_DATA EXTRACTS_
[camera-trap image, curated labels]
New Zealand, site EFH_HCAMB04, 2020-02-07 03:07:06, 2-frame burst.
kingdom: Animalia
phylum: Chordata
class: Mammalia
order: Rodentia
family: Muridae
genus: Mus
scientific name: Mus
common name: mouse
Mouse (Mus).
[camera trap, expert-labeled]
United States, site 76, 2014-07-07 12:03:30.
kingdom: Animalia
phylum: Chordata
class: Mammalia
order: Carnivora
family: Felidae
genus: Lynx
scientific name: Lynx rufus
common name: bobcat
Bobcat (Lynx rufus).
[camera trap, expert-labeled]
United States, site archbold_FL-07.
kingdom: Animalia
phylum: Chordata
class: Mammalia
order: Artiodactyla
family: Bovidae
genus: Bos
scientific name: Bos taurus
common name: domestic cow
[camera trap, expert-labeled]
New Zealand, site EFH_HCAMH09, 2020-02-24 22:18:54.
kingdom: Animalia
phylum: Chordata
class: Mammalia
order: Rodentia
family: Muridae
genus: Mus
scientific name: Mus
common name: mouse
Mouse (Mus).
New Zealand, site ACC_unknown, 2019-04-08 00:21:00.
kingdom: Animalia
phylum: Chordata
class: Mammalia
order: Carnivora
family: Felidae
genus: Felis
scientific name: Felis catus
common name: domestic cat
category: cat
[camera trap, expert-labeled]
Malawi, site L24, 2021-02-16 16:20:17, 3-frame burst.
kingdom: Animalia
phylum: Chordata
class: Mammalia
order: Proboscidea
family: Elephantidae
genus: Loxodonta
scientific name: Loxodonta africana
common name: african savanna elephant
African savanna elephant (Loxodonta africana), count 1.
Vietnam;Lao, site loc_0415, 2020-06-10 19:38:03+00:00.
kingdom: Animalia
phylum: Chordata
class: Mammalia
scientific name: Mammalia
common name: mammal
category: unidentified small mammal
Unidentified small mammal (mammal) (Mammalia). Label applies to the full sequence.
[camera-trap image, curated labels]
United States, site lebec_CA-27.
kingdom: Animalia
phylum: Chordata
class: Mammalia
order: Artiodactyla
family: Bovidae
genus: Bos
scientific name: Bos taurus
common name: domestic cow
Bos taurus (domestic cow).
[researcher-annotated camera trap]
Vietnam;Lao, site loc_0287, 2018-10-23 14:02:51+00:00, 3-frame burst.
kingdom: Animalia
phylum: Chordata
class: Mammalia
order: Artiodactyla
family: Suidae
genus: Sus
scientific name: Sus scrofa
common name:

_WORK TASK_
Each line of the data above needs to be returned exactly.

_REPLY TO THE EXERCISE_
[camera-trap image, curated labels]
New Zealand, site EFH_HCAMB04, 2020-02-07 03:07:06, 2-frame burst.
kingdom: Animalia
phylum: Chordata
class: Mammalia
order: Rodentia
family: Muridae
genus: Mus
scientific name: Mus
common name: mouse
Mouse (Mus).
[camera trap, expert-labeled]
United States, site 76, 2014-07-07 12:03:30.
kingdom: Animalia
phylum: Chordata
class: Mammalia
order: Carnivora
family: Felidae
genus: Lynx
scientific name: Lynx rufus
common name: bobcat
Bobcat (Lynx rufus).
[camera trap, expert-labeled]
United States, site archbold_FL-07.
kingdom: Animalia
phylum: Chordata
class: Mammalia
order: Artiodactyla
family: Bovidae
genus: Bos
scientific name: Bos taurus
common name: domestic cow
[camera trap, expert-labeled]
New Zealand, site EFH_HCAMH09, 2020-02-24 22:18:54.
kingdom: Animalia
phylum: Chordata
class: Mammalia
order: Rodentia
family: Muridae
genus: Mus
scientific name: Mus
common name: mouse
Mouse (Mus).
New Zealand, site ACC_unknown, 2019-04-08 00:21:00.
kingdom: Animalia
phylum: Chordata
class: Mammalia
order: Carnivora
family: Felidae
genus: Felis
scientific name: Felis catus
common name: domestic cat
category: cat
[camera trap, expert-labeled]
Malawi, site L24, 2021-02-16 16:20:17, 3-frame burst.
kingdom: Animalia
phylum: Chordata
class: Mammalia
order: Proboscidea
family: Elephantidae
genus: Loxodonta
scientific name: Loxodonta africana
common name: african savanna elephant
African savanna elephant (Loxodonta africana), count 1.
Vietnam;Lao, site loc_0415, 2020-06-10 19:38:03+00:00.
kingdom: Animalia
phylum: Chordata
class: Mammalia
scientific name: Mammalia
common name: mammal
category: unidentified small mammal
Unidentified small mammal (mammal) (Mammalia). Label applies to the full sequence.
[camera-trap image, curated labels]
United States, site lebec_CA-27.
kingdom: Animalia
phylum: Chordata
class: Mammalia
order: Artiodactyla
family: Bovidae
genus: Bos
scientific name: Bos taurus
common name: domestic cow
Bos taurus (domestic cow).
[researcher-annotated camera trap]
Vietnam;Lao, site loc_0287, 2018-10-23 14:02:51+00:00, 3-frame burst.
kingdom: Animalia
phylum: Chordata
class: Mammalia
order: Artiodactyla
family: Suidae
genus: Sus
scientific name: Sus scrofa
common name:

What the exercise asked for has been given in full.